If coworkers go to lunch in a cafeteria, join them. Conversation there will be more enlightening about work and the company than any meeting or conference. If coworkers go out to eat together, join them if money is not a concern. If money is a consideration, join them at least once per week. It is OK to bring lunch, just do not eat it by yourself at your desk. East with those who are at your level in the workplace or above (I know this sounds awful and snobbish but follow it anyway).


Many articles have been written about what to work – including several by this author. Dress professionally. Look to those of the same gender one or two management levels above you. Do not dress to fit in with your peers. See who is admired and viewed as being on the fast track. Dress similarly but not identically to them.

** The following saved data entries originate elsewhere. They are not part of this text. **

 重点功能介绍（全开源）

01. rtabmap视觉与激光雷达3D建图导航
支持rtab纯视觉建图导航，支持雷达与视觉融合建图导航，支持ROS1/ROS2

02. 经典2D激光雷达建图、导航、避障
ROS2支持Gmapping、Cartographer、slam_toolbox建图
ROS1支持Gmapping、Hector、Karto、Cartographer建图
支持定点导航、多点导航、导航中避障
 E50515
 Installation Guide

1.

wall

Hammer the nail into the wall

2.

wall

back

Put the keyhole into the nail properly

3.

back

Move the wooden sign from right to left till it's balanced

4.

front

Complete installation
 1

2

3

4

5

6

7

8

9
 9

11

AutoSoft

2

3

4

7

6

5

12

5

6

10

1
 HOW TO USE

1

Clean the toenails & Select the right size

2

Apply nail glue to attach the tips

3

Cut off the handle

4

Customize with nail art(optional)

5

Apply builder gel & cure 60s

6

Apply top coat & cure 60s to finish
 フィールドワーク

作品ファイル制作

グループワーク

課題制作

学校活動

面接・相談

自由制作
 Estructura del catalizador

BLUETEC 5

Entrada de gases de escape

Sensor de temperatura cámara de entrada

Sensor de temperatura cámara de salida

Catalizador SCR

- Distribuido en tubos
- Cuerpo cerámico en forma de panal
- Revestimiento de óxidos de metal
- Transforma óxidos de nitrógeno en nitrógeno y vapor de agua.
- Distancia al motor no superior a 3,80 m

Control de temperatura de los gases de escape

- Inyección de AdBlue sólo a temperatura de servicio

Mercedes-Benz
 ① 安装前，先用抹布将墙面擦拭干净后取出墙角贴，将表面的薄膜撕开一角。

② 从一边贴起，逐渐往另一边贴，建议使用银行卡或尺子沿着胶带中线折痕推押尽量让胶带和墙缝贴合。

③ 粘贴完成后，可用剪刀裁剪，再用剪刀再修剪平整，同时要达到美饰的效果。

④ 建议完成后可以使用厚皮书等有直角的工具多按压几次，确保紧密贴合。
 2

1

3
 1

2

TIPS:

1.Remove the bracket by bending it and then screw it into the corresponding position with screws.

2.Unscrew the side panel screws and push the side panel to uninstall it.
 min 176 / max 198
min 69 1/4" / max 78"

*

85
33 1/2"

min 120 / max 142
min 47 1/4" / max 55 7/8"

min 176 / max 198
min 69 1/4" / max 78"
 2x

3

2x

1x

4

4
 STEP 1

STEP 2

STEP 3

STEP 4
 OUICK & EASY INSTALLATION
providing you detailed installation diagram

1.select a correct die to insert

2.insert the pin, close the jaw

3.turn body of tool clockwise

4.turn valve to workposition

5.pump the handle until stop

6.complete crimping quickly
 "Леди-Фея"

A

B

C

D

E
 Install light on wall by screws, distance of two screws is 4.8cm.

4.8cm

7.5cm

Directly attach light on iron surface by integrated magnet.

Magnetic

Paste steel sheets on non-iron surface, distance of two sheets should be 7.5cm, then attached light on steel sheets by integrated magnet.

Everyone is going to what to know everything about your personal life: your spouse, kids, boy or girl friend, hobbies, college, etc. The less you tell about yourself the better. You have a clean slate. Use that clean slate to build a great story about you as a business professional on the way up.

Work Space.

Whether assigned a desk on the floor, a cubicle or an office, the work space speaks volumes about the worker. Keep it clear of clutter, neat and professional. Nothing cute. Nothing that evokes bad habits or wilder days in the past. Keep that for home. The office should tell everyone that you are efficient, serious and at the office to work.

Fitness Center.

If the office has a fitness center, use it. Similar to the cafeteria, there is some great networking about the office in the fitness center. Ideally you want to go before working hours or after working hours – and not during lunch. People of all levels are friendlier and let their guards down while working out and in the locker room.

Professional Organizations.

Find out what the most popular and powerful professional organizations are for your function at your company. Ideally the organization will not be overpopulated with people from your company. The goal is to expand professionally beyond your company but within your geographic area.

Out of Hours Activities.

Out of hours activities range from softball to bowling to drinking at a local watering hole. Similar to attire, see what those one to two levels of management up get involved in. Also see what those identified as “on the fast track” do after hours. In all likelihood these people work later at the office rather than engage in any of these above noted after hours activities. Unlike lunch and the fitness center, these activities are usually of limited value in the work place.

Days Off.

Even in the unlikely event that you are allowed vacation days during the first thirty days, do not take them. No matter what. Do not take any sick days either. Become a fixture at the office from day one.

The End of the Work Day.

Observe when others leave. Consider their responsibilities and management levels. No matter what, stay a little later than your peers. First of all, your supervisor may need something. Everyone else will be gone and she will know she can count on you. Secondly, there is a tendency of more senior business leaders to observe who leaves when. Staying later than others puts your face in the category of those who “are committed”. Make sure they quickly tie that face with a name. Do not pull all nighters. If you need to pull all nighters just to get on board with a new job, your supervisor will question what you will need to do when a real crisis hits and extra hours a required to deliver the big project.


Outside of the office, read everything you can find about: the company, the leadership, the market, the competition, the products and anything else in professional journals to keep you at least one step ahead of your peers in the office. You will quickly be viewed as an indispensable expert.

New jobs are a challenge to anyone whether young or older, experienced or freshly minted MBA. What one does in the new office environment during the first thirty days sets the tone for the entire time in that office and with that company. While there is no easy road to success, following these points will go a long way to creating the image that supervisors and senior executives look for to identify those on the “fast track” to promotion, more responsibility and increased compensation.